### Written exercise
From the olive oil banana loaf text, write out everything from "Olive oil banana" down to "point. Sheesh, bananas!" word for word.

### Selected passage
— START —

The pictured loaf was from the most recent time I made it. Distracted, I forgot to add the eggs ... not the first time I've left out key ingredients while baking. Improbably, it still tasted great, albeit drier and denser than usual. Like most quick breads, this recipe is rather forgiving (maybe one reason why I like making quick breads!) and easily adaptable. I always have white whole wheat flour on hand, so I substitute an equal amount of that for the whole wheat and white flours. I've tried making this with butter, but I have come to prefer the savory richness of olive oil here. I've also omitted both the lemon zest and the chocolate, and while I think it's fine without the lemon zest, I think the chocolate is essential. Have fun. Try to remember the eggs.

Olive oil banana loaf with lemon zest and chocolate
adapted from Melissa Clark, Cook this Now

According to Clark, the key to an intensely banana-y bread is very ripe bananas. As in, you should be able to smell the vague smell of decaying bananas when you walk in the front door. The problem is, I find that I have to plan at least a week ahead of time to get bananas to this point. Sheesh, bananas!

— END —

### Information provided
— START —

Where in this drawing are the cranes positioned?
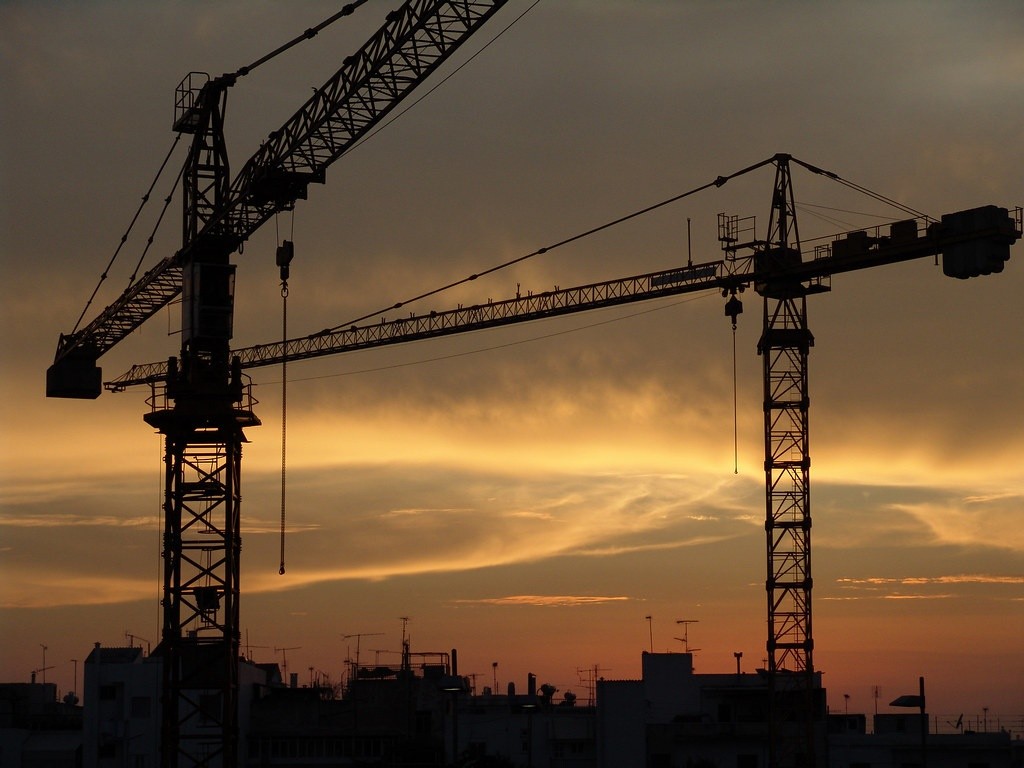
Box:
[45,2,541,650]
[103,153,1024,675]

— END —

### Task response
Olive oil banana loaf with lemon zest and chocolate
adapted from Melissa Clark, Cook this Now

According to Clark, the key to an intensely banana-y bread is very ripe bananas. As in, you should be able to smell the vague smell of decaying bananas when you walk in the front door. The problem is, I find that I have to plan at least a week ahead of time to get bananas to this point. Sheesh, bananas!